Titled “In Memoriam,” the concert was tribute to two longtime chorus members who died last year. The shock of Elisabeth Witte’s murder by her ex-husband after a concert unimaginably shook the classical community in Milwaukee. Chorus member Gela Sawall Ashcroft’s “Freude,” in a style that mixes neo-Baroque and part-song, recalls Elisabeth’s sunny personality.
The balance of the concert was primarily sacred and in Anglican style, with a few nods to Lutheran and other choral traditions. There were many moving moments when the music swelled from quietness to overwhelming, majestic fullness. Particularly effective were Rachmaninoff’s “Rejoice, O Virgin,” F. Melius Christiansen’s “Praise to the Lord,” L.L. Fleming’s setting of “Give Me Jesus,” “O Nata Lux” by Morten Lauridsen, and John Tavener’s “Song for Athene.” My only substantial criticism is that the concert felt long on Saturday evening, a danger in a parade of short works.

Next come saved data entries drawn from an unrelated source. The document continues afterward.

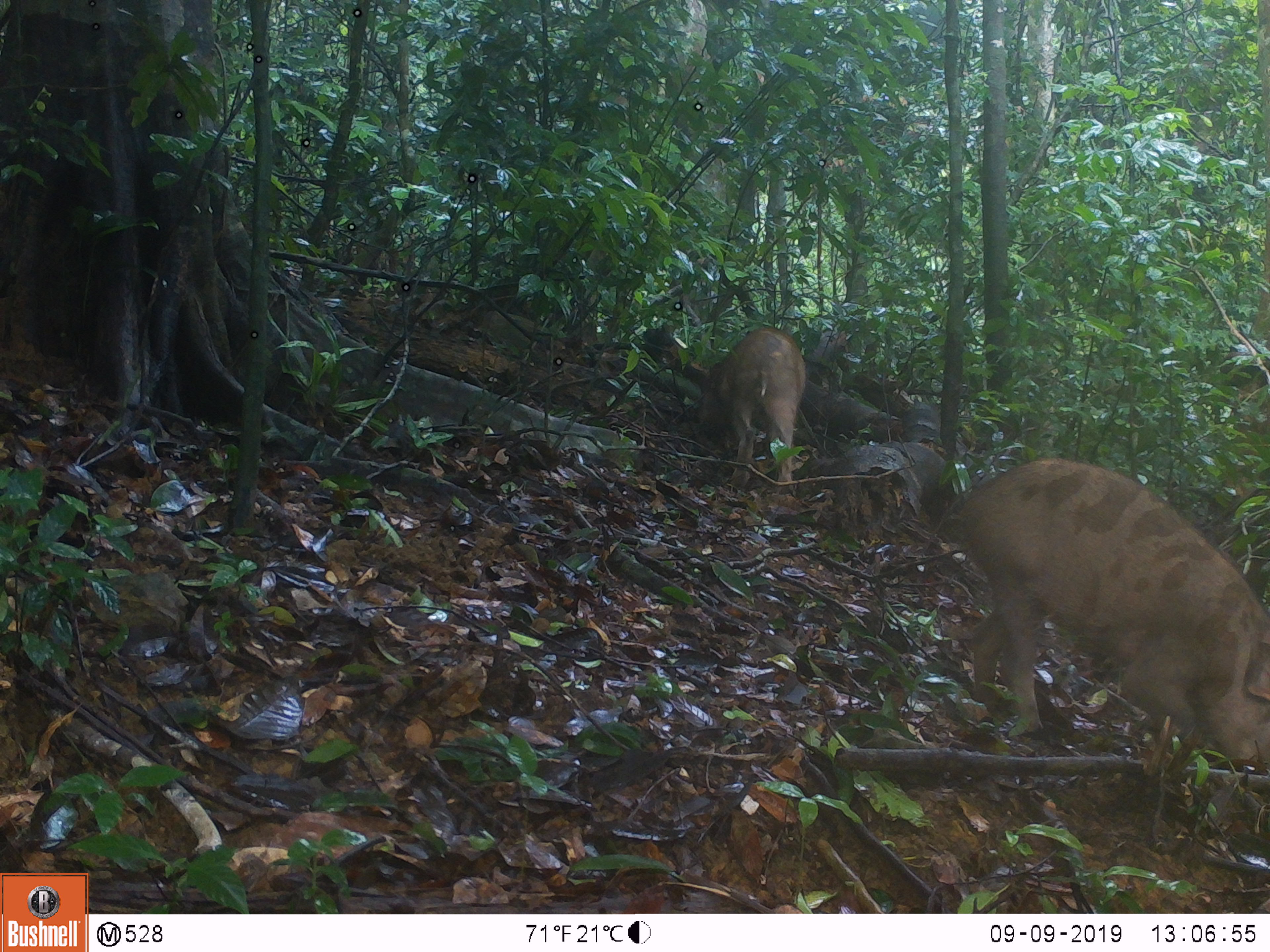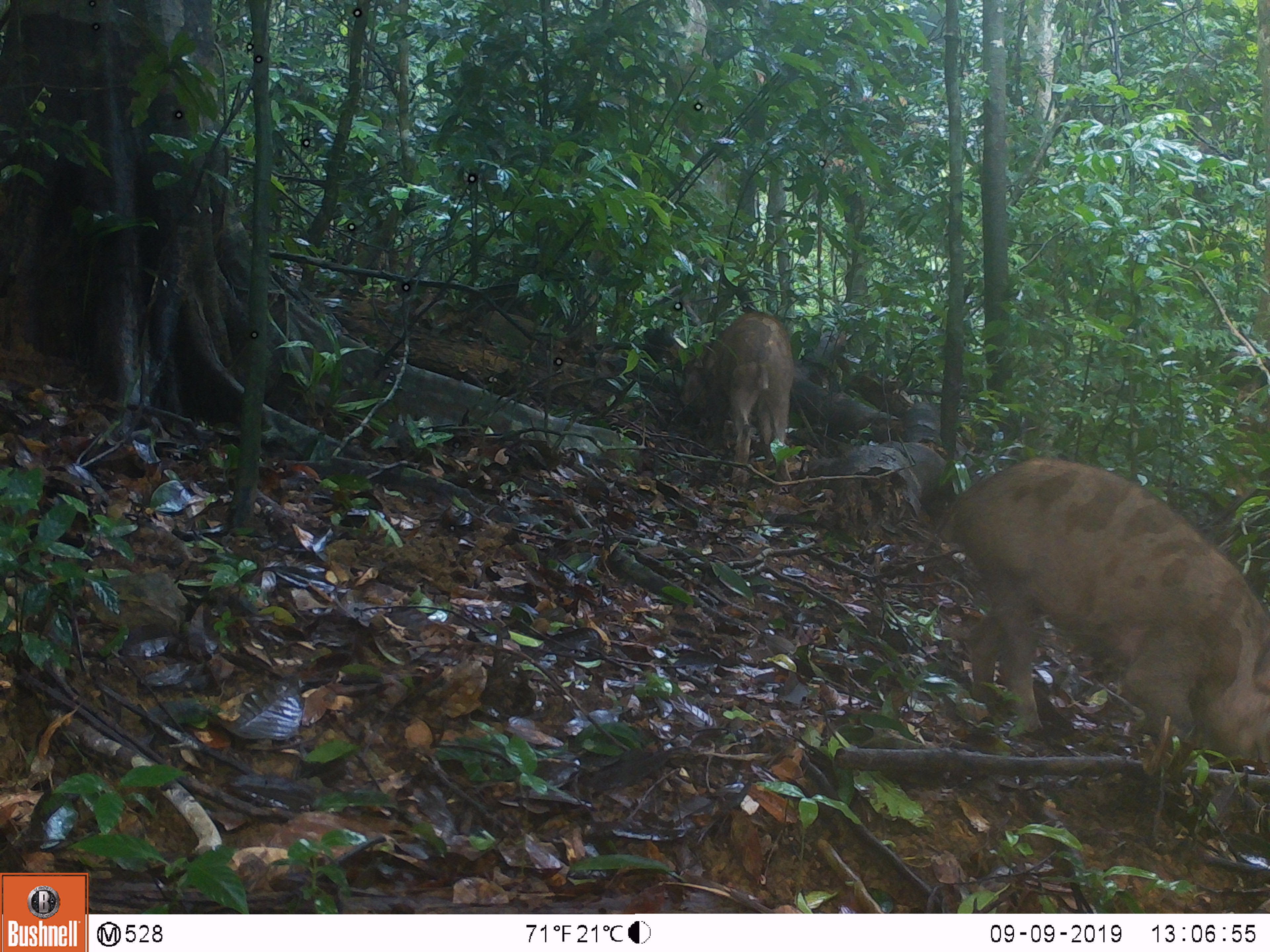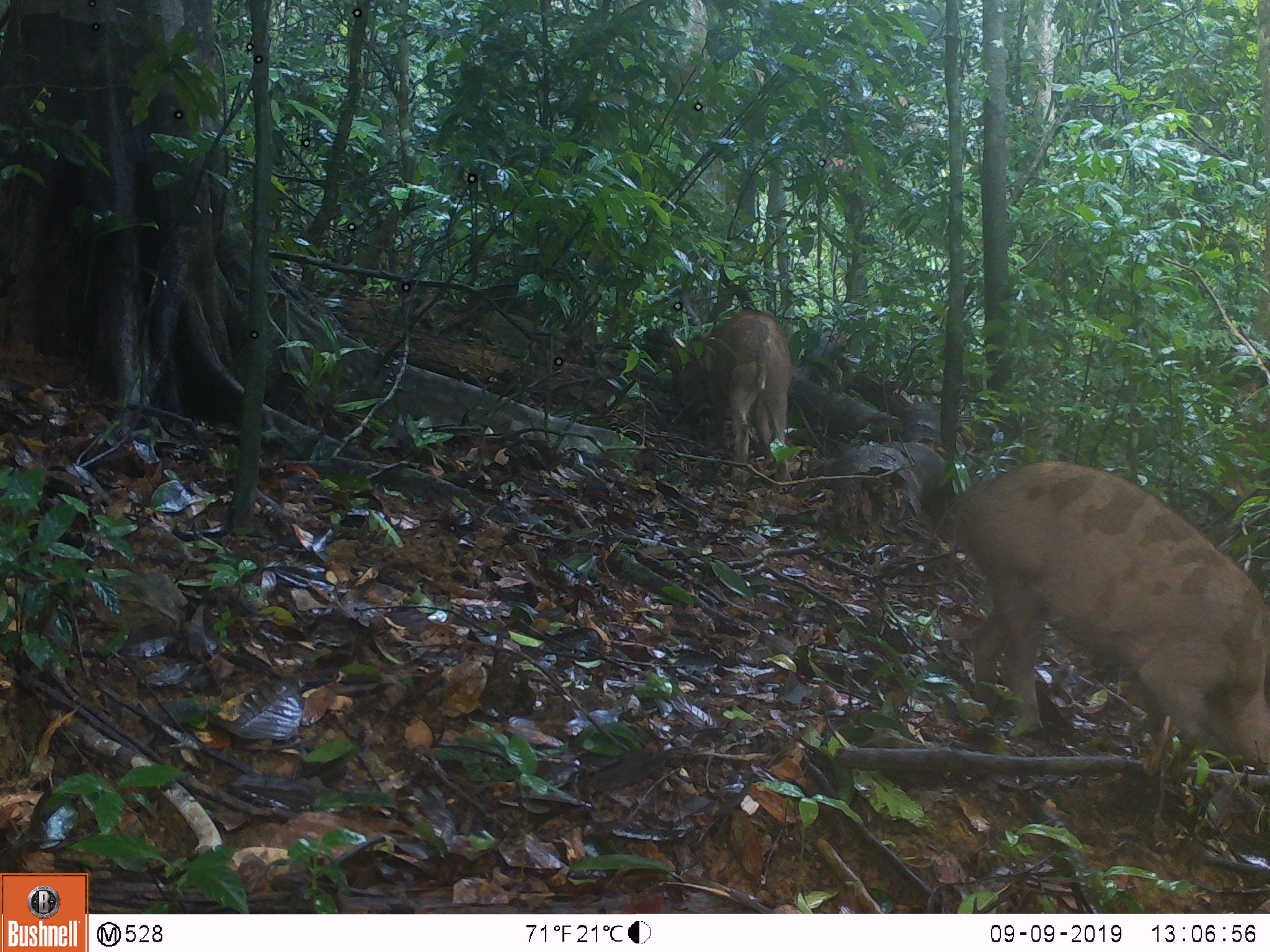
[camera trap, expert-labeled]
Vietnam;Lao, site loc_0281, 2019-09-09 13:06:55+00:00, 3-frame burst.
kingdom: Animalia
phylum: Chordata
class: Mammalia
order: Artiodactyla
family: Suidae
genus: Sus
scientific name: Sus scrofa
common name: eurasian wild pig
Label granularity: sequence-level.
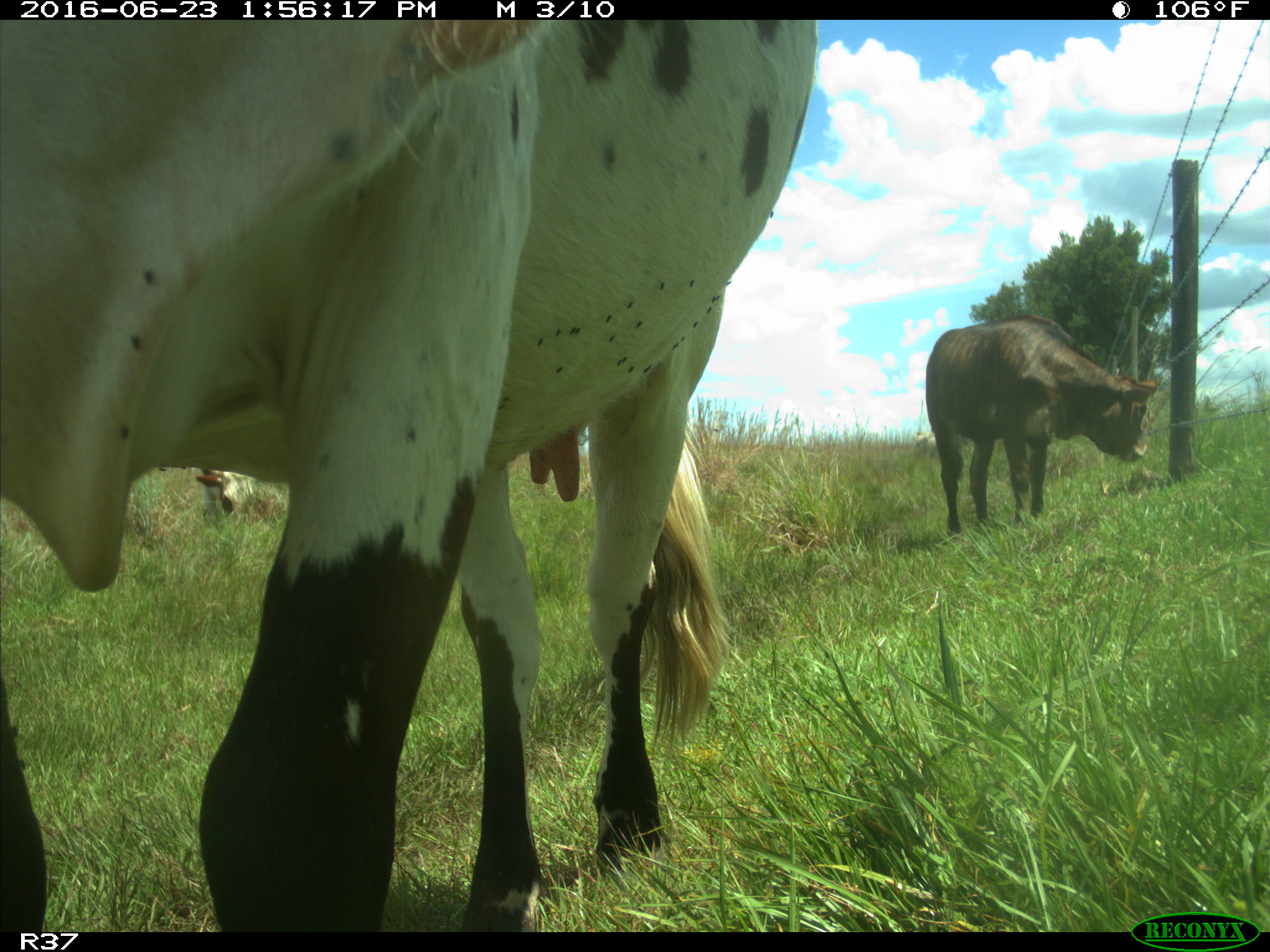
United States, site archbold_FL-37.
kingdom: Animalia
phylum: Chordata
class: Mammalia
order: Artiodactyla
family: Bovidae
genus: Bos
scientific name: Bos taurus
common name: domestic cow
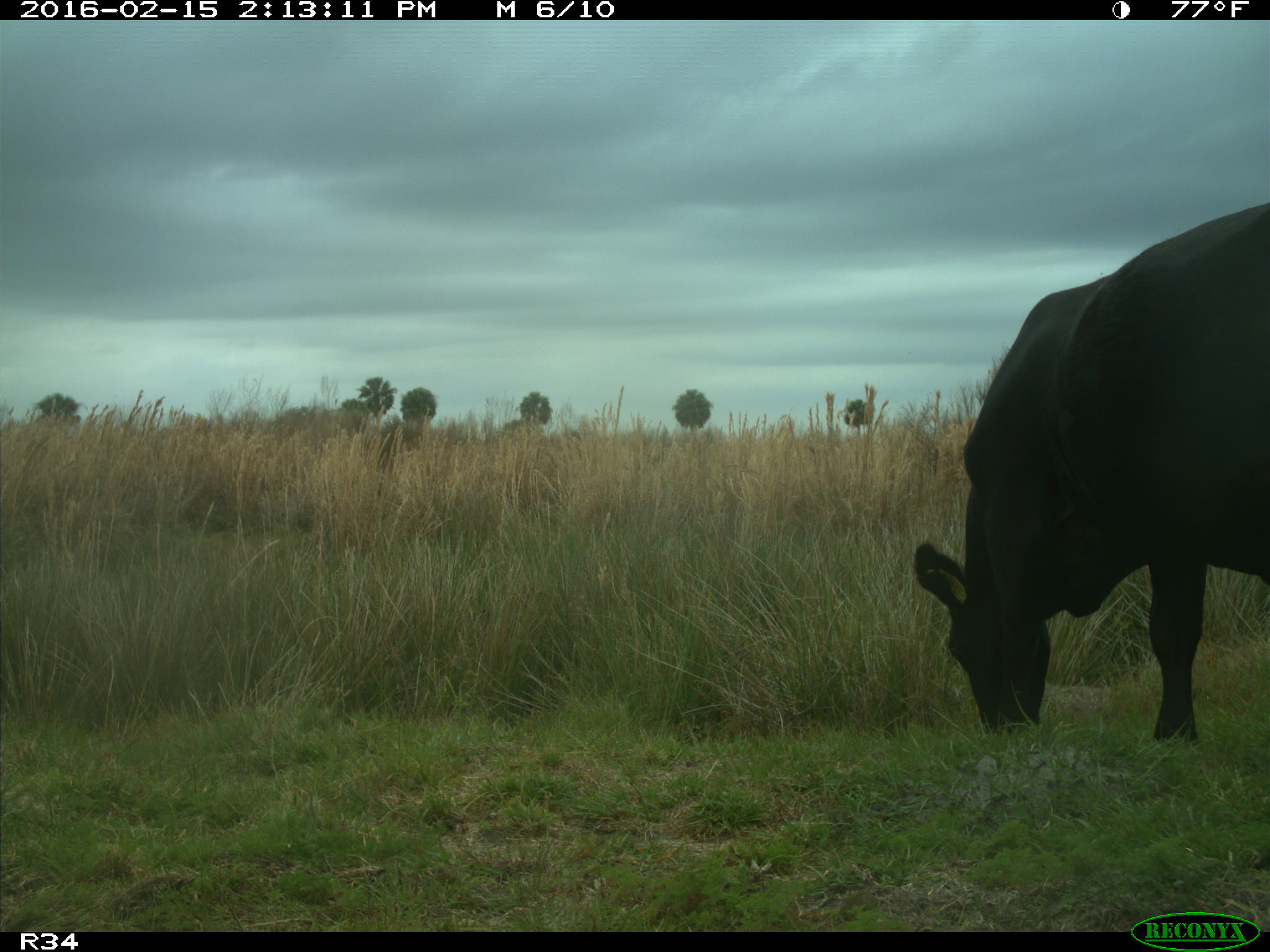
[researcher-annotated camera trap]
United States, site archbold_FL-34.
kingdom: Animalia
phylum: Chordata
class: Mammalia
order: Artiodactyla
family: Bovidae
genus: Bos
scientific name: Bos taurus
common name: domestic cow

On Friday evening I caught a UW-Milwaukee faculty recital by two of our city’s best, flutist Caen Thomason-Redus and guitarist René Izquierdo. The program included impressive accounts of Joan Tower’s Snow Dreams,transcriptions of Bartok’s Romanian Folk Dances,and sophisticated Latin American sauciness in music by Celso Machado and Maximo Diego Pujol.